In Young Cho, Vincent Li

Since we have reached the conclusion of this course, I think it’s only proper to make a post that surveys the popular optimization packages to discover which algorithms are actually being used by researchers and the industry.

**Unconstrained Optimization**

*Nelder Mead Method*

This is a gradient-less method. It relies on the use of simplices, i.e. polytopes of dimension $n+1$. It updates the vertices of the simplices at each iteration. When tested on the Rosenbrock function, it took 85 iterations.

*Powell*

Also a gradient-less method, the Powell method works by searching along directional vectors then updating these vectors by the displacement vectors.

*quasi-Newton BFGS*

BFGS refers to the Broyden-Fletcher-Goldfarb-Shanno (BFGS) formula for updating the approximation of the Hessian matrix. A variant is also popular: the L-BFGS (Limited memory BFGS)

*Newton Conjugate-Gradient*

This is a modification of the Newton’s method where Newton system is only approximated solved using conjugate gradients.

*Conjugate Gradient*

This is an exact implementation of what we mentioned in the theory section.

*Trick: Trust Region*

The trust-region algorithm is used for unconstrained nonlinear problems and is especially useful for large-scale problems where sparsity or structure can be exploited. A trust region is where the approximation to the objective function is close to the objective function.
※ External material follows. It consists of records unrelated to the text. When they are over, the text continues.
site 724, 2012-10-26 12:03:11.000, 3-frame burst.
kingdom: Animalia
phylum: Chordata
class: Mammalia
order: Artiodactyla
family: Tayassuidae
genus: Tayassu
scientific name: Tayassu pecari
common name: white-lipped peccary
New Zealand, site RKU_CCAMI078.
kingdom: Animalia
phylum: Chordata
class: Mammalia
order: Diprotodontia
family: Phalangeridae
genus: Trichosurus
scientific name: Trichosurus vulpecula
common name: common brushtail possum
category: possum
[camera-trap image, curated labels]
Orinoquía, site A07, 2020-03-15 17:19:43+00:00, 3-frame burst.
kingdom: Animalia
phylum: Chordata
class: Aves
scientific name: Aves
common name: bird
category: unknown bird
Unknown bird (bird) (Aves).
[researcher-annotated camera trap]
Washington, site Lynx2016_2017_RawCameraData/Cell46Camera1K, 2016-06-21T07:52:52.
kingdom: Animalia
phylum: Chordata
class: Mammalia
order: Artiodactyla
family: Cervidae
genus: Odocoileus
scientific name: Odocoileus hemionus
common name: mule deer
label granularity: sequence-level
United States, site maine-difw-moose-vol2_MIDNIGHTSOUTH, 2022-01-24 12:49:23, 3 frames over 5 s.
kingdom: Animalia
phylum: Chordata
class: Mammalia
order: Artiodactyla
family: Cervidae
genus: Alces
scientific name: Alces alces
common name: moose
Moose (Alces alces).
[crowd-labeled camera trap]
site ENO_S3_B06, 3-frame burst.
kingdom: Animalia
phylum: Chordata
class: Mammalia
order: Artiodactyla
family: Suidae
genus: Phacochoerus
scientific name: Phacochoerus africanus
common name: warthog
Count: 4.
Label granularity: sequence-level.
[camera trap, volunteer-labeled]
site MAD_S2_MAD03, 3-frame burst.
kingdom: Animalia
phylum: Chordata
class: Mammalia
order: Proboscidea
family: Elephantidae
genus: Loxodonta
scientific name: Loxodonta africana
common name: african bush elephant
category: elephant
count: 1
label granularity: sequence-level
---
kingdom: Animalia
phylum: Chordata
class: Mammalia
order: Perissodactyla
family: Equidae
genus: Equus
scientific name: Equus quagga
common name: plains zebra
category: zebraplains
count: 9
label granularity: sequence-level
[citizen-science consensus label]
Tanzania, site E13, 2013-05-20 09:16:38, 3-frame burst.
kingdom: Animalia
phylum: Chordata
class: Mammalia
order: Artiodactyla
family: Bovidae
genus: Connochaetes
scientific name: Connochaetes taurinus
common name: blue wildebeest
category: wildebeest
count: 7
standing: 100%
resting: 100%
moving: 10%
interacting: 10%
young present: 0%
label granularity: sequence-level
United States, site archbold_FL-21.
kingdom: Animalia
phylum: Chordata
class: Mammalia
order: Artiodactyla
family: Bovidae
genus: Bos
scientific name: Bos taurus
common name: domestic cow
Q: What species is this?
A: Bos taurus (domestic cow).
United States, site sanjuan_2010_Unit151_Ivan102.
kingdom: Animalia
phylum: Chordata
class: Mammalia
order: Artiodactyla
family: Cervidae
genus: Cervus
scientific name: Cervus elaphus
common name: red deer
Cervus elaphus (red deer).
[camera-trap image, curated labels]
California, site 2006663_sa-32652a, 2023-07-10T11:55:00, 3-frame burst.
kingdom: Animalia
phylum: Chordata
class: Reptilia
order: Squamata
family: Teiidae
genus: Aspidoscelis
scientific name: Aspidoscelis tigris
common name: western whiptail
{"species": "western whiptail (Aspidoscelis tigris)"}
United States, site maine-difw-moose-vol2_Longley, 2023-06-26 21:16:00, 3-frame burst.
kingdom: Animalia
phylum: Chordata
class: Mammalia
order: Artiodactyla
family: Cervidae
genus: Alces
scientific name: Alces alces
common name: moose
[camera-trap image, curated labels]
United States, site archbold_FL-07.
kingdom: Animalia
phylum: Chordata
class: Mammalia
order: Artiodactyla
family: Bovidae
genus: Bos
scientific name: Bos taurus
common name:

An example would be to restrict the approximation region of the Levenberg–Marquardt algorithm so that any one step does not go berserk, resulting in smaller but more trusted steps.

**Bounded Optimization**

*Truncated Newton Conjugate-Gradient*

This is a slight variant of Newton Conjugate-Gradient by truncating each step in order to keep each varaible within their bounds.

*L-BFGS-B*

Limited Memory Algorithm for Bound Constrained Optimization. This is a modification over the L-BFGS algorithm menntioned above. It deals well with large-scale problems.

**Constrained Optimization**

*Constrained Optimization BY Linear Approximation (COBYLA)*

This algorithm is based on linear approximations to the objective function and each constraint. This gives a linear program to solve. However the linear approximations are likely only good approximations near the current simplex, so the linear program is given the further requirement that the solution must be close to the previous solution.

*Sequential Least Squares Programming (SLSQP)*

As the name suggests, this is an improvement over COBYLA by approximing the objectives with quadratic formulation. The method is used on problems for which the objective function and the constraints are twice continuously differentiable. It approximates the objective with a quadratic model and approximates the constraints with linear models.

*Interior Point Methods*

The interior point algorithm is especially useful for large-scale problems that have sparsity or structure, and tolerates user-defined objective and constraint function evaluation failures. The Hessian can be approximated with BFGS or L-BFGS.

*Trick: active-set*

Active set algorithms determine which constraints relate to the optimum, therefore reducing the complexity of the search. SQP can be considered an active-set algorithm.

**Global Optimization**

*simulated annealing*

This a one of the family of Monte Carlo methods. They work by hopping around regions with possible local minima. In the case of simulated annealing, the hopping around is controlled by each region’s temperature (or distance t o termination criteria).

*basin hopping*

Another member that brings pride to our Monte Carlo family. The algorithm is iterative with each cycle composed of the following features, random perturbation of the coordinates, local minimization, accept or reject the new coordinates based on the minimized function value.

The evaluation of these algorithms on a variety of functions give these heuristics for applying these algorithms to optimization problems. In general, when the Hessian is known, the Newton-method is preferred. When the gradient is known, BFGS or L-BFGS is preferred – the computational overhead of BFGS is larger than that for L-BFGS, which is in turn larger than that for CG. Hwoever, BFGS usualy needs fewer functions evaluations than CG, so that CG is better than BFGS at optimizing computationally cheap functions, and vice versa. When the gradient is not known, BFGS or L-BFGS is still preferred, even if gradients have to be numerically approximated. Powell and Nelder-Mead work well in high-dimensions, but do quite poorly with ill-conditioned problems.